### Stated task
Return all of the lines below word for word, with every number and punctuation mark unchanged.

### Record set

---

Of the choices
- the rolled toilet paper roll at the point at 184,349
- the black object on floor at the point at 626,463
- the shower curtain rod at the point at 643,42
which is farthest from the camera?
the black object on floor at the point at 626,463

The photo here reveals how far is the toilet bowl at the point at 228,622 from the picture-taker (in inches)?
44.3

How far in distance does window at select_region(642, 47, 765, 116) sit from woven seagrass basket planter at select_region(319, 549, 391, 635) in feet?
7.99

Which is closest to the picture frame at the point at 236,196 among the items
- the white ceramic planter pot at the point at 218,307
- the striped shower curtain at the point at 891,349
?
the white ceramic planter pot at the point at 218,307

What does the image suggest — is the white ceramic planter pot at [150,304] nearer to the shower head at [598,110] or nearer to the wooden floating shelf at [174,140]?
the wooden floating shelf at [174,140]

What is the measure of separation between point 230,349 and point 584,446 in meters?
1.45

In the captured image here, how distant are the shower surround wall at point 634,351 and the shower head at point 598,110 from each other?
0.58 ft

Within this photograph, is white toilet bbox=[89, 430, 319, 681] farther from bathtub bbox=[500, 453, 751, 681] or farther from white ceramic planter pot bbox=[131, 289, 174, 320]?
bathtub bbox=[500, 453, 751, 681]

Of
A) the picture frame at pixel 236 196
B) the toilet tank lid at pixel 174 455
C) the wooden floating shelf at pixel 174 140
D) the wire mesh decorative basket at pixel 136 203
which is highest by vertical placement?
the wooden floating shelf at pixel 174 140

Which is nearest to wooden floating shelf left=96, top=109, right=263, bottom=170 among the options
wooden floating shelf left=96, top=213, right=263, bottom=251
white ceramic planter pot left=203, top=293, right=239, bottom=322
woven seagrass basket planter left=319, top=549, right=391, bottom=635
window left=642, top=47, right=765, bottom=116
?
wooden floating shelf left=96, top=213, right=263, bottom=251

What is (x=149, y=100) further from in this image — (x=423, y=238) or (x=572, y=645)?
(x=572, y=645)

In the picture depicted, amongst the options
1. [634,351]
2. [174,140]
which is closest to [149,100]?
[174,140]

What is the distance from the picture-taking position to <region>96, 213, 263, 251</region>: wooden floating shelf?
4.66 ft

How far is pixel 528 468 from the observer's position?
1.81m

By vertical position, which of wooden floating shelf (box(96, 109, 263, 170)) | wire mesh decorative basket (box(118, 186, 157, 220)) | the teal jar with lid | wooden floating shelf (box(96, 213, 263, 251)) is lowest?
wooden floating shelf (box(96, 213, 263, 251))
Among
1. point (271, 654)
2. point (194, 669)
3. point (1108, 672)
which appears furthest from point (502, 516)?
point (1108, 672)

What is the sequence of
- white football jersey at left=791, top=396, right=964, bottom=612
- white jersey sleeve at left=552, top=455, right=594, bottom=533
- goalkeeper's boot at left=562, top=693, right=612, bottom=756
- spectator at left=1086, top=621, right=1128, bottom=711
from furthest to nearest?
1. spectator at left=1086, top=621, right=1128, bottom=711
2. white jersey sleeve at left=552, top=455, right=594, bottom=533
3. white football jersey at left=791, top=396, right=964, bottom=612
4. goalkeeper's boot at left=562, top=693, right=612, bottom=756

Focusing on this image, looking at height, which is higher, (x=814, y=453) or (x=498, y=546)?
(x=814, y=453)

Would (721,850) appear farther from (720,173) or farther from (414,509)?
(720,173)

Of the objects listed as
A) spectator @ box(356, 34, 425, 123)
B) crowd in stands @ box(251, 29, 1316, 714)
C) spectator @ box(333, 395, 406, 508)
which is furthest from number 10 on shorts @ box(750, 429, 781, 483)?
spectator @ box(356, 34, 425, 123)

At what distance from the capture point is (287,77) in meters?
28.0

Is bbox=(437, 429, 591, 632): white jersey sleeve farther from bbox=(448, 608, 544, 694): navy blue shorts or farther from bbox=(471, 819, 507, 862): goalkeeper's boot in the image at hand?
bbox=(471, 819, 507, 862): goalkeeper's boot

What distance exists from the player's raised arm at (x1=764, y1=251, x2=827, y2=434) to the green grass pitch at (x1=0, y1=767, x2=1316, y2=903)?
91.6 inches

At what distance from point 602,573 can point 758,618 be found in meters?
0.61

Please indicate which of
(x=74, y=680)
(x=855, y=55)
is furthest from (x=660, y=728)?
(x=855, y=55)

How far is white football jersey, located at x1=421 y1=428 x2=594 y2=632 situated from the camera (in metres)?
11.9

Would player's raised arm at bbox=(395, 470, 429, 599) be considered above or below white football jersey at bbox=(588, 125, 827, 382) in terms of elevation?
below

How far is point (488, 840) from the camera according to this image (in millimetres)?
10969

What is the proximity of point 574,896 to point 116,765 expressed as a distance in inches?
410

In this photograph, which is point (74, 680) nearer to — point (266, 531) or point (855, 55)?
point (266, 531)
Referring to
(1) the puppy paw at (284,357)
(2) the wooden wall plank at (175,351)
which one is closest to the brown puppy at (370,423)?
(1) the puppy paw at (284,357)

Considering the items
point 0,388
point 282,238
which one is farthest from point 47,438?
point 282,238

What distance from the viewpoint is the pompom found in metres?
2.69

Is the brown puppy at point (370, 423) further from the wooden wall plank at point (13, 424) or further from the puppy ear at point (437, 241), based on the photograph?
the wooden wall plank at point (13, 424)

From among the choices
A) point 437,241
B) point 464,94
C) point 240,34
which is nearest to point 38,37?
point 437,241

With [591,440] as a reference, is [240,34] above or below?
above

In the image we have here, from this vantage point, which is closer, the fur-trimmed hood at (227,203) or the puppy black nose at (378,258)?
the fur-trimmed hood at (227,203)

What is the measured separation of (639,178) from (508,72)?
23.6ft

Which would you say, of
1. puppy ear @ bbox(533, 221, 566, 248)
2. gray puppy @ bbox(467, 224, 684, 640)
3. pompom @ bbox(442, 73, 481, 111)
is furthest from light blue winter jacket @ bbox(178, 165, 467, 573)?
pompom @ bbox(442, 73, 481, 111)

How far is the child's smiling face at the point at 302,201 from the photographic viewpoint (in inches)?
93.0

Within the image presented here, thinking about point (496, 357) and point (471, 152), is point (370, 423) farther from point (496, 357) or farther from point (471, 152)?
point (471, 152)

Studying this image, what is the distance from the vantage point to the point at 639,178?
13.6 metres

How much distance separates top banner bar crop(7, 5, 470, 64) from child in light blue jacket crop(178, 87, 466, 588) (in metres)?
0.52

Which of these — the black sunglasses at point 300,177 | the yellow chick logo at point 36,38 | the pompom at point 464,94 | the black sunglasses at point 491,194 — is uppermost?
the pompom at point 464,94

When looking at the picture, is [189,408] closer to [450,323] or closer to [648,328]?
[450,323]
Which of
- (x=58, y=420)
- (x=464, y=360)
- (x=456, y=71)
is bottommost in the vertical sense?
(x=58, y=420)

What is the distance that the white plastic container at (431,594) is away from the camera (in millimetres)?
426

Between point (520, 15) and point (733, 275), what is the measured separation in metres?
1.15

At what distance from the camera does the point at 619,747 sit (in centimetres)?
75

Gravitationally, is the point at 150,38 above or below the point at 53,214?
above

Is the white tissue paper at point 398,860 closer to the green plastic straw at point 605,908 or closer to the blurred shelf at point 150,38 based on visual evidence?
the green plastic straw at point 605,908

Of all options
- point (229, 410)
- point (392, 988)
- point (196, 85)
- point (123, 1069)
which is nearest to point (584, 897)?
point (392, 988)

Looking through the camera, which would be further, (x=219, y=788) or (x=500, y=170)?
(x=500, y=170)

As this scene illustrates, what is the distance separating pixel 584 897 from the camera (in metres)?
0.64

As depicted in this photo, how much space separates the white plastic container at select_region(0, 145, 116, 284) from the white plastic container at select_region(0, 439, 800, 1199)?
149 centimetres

---

### Task solution
Of the choices
- the rolled toilet paper roll at the point at 184,349
- the black object on floor at the point at 626,463
- the shower curtain rod at the point at 643,42
which is farthest from the camera?
the black object on floor at the point at 626,463

The photo here reveals how far is the toilet bowl at the point at 228,622 from the picture-taker (in inches)?
44.3

How far in distance does window at select_region(642, 47, 765, 116) sit from woven seagrass basket planter at select_region(319, 549, 391, 635) in feet?
7.99

Which is closest to the picture frame at the point at 236,196 among the items
- the white ceramic planter pot at the point at 218,307
- the striped shower curtain at the point at 891,349
?
the white ceramic planter pot at the point at 218,307

What does the image suggest — is the white ceramic planter pot at [150,304] nearer to the shower head at [598,110] or nearer to the wooden floating shelf at [174,140]?
the wooden floating shelf at [174,140]

What is the measure of separation between point 230,349 and point 584,446 in meters?
1.45

In the captured image here, how distant are the shower surround wall at point 634,351 and the shower head at point 598,110 from each other?
0.58 ft

Within this photograph, is white toilet bbox=[89, 430, 319, 681] farther from bathtub bbox=[500, 453, 751, 681] or farther from white ceramic planter pot bbox=[131, 289, 174, 320]?
bathtub bbox=[500, 453, 751, 681]

Of
A) the picture frame at pixel 236 196
B) the toilet tank lid at pixel 174 455
C) the wooden floating shelf at pixel 174 140
D) the wire mesh decorative basket at pixel 136 203
which is highest by vertical placement?
the wooden floating shelf at pixel 174 140

Which is nearest to wooden floating shelf left=96, top=109, right=263, bottom=170 among the options
wooden floating shelf left=96, top=213, right=263, bottom=251
white ceramic planter pot left=203, top=293, right=239, bottom=322
woven seagrass basket planter left=319, top=549, right=391, bottom=635
window left=642, top=47, right=765, bottom=116
?
wooden floating shelf left=96, top=213, right=263, bottom=251

What is (x=149, y=100) further from in this image — (x=423, y=238) or (x=572, y=645)?
(x=572, y=645)

In the picture depicted, amongst the options
1. [634,351]
2. [174,140]
which is closest to [149,100]?
[174,140]

What is the distance from the picture-taking position to <region>96, 213, 263, 251</region>: wooden floating shelf?
4.66 ft

How far is pixel 528 468 from the observer's position?
1.81m

By vertical position, which of wooden floating shelf (box(96, 109, 263, 170)) | wire mesh decorative basket (box(118, 186, 157, 220)) | the teal jar with lid | wooden floating shelf (box(96, 213, 263, 251)) is lowest?
wooden floating shelf (box(96, 213, 263, 251))
Among
1. point (271, 654)
2. point (194, 669)
3. point (1108, 672)
which appears furthest from point (502, 516)?
point (1108, 672)

What is the sequence of
- white football jersey at left=791, top=396, right=964, bottom=612
- white jersey sleeve at left=552, top=455, right=594, bottom=533
- goalkeeper's boot at left=562, top=693, right=612, bottom=756
- spectator at left=1086, top=621, right=1128, bottom=711
from furthest to nearest?
1. spectator at left=1086, top=621, right=1128, bottom=711
2. white jersey sleeve at left=552, top=455, right=594, bottom=533
3. white football jersey at left=791, top=396, right=964, bottom=612
4. goalkeeper's boot at left=562, top=693, right=612, bottom=756

Focusing on this image, looking at height, which is higher, (x=814, y=453) or (x=498, y=546)?
(x=814, y=453)

Would (721,850) appear farther from (720,173) or farther from (414,509)?
(720,173)

Of the objects listed as
A) spectator @ box(356, 34, 425, 123)
B) crowd in stands @ box(251, 29, 1316, 714)
C) spectator @ box(333, 395, 406, 508)
which is furthest from number 10 on shorts @ box(750, 429, 781, 483)?
spectator @ box(356, 34, 425, 123)

At what distance from the capture point is (287,77) in meters?
28.0

Is bbox=(437, 429, 591, 632): white jersey sleeve farther from bbox=(448, 608, 544, 694): navy blue shorts or farther from bbox=(471, 819, 507, 862): goalkeeper's boot in the image at hand?
bbox=(471, 819, 507, 862): goalkeeper's boot

What distance exists from the player's raised arm at (x1=764, y1=251, x2=827, y2=434) to the green grass pitch at (x1=0, y1=767, x2=1316, y2=903)?
91.6 inches

At what distance from point 602,573 can point 758,618 be found in meters?
0.61

Please indicate which of
(x=74, y=680)
(x=855, y=55)
is furthest from (x=660, y=728)?
(x=855, y=55)

How far is white football jersey, located at x1=421 y1=428 x2=594 y2=632 situated from the camera (in metres)?
11.9

Would player's raised arm at bbox=(395, 470, 429, 599) be considered above or below white football jersey at bbox=(588, 125, 827, 382) in terms of elevation?
below

How far is point (488, 840) from the camera according to this image (in millimetres)?
10969

What is the proximity of point 574,896 to point 116,765 expressed as a distance in inches?
410

In this photograph, which is point (74, 680) nearer to — point (266, 531) or point (855, 55)?
point (266, 531)
Referring to
(1) the puppy paw at (284,357)
(2) the wooden wall plank at (175,351)
which one is closest to the brown puppy at (370,423)?
(1) the puppy paw at (284,357)

Considering the items
point 0,388
point 282,238
which one is farthest from point 47,438?
point 282,238

What distance from the viewpoint is the pompom found in metres?
2.69

Is the brown puppy at point (370, 423) further from the wooden wall plank at point (13, 424) or further from the puppy ear at point (437, 241), based on the photograph?
the wooden wall plank at point (13, 424)

From among the choices
A) point 437,241
B) point 464,94
C) point 240,34
which is nearest to point 38,37?
point 437,241

With [591,440] as a reference, is [240,34] above or below?
above

In the image we have here, from this vantage point, which is closer, the fur-trimmed hood at (227,203) or the puppy black nose at (378,258)?
the fur-trimmed hood at (227,203)

What is the measured separation of (639,178) from (508,72)?
23.6ft

Which would you say, of
1. puppy ear @ bbox(533, 221, 566, 248)
2. gray puppy @ bbox(467, 224, 684, 640)
3. pompom @ bbox(442, 73, 481, 111)
is furthest from light blue winter jacket @ bbox(178, 165, 467, 573)?
pompom @ bbox(442, 73, 481, 111)

How far is the child's smiling face at the point at 302,201 from the photographic viewpoint (in inches)?
93.0

Within the image presented here, thinking about point (496, 357) and point (471, 152), is point (370, 423) farther from point (496, 357) or farther from point (471, 152)?
point (471, 152)

Studying this image, what is the distance from the vantage point to the point at 639,178?
13.6 metres

How much distance separates top banner bar crop(7, 5, 470, 64) from child in light blue jacket crop(178, 87, 466, 588) (in metres)?
0.52

Which of these — the black sunglasses at point 300,177 | the yellow chick logo at point 36,38 | the pompom at point 464,94 | the black sunglasses at point 491,194 — is uppermost?
the pompom at point 464,94

When looking at the picture, is [189,408] closer to [450,323] or closer to [648,328]?
[450,323]
Which of
- (x=58, y=420)
- (x=464, y=360)
- (x=456, y=71)
is bottommost in the vertical sense?
(x=58, y=420)

What is the distance that the white plastic container at (431,594) is away from the camera (in millimetres)?
426

Between point (520, 15) and point (733, 275), what is the measured separation in metres?
1.15

At what distance from the camera does the point at 619,747 sit (in centimetres)?
75

Gravitationally, is the point at 150,38 above or below the point at 53,214?
above

Is the white tissue paper at point 398,860 closer to the green plastic straw at point 605,908 or closer to the blurred shelf at point 150,38 based on visual evidence?
the green plastic straw at point 605,908

Of all options
- point (229, 410)
- point (392, 988)
- point (196, 85)
- point (123, 1069)
which is nearest to point (584, 897)?
point (392, 988)

Looking through the camera, which would be further, (x=219, y=788) or (x=500, y=170)?
(x=500, y=170)

As this scene illustrates, what is the distance separating pixel 584 897 from the camera (in metres)?
0.64

As depicted in this photo, how much space separates the white plastic container at select_region(0, 145, 116, 284) from the white plastic container at select_region(0, 439, 800, 1199)?
149 centimetres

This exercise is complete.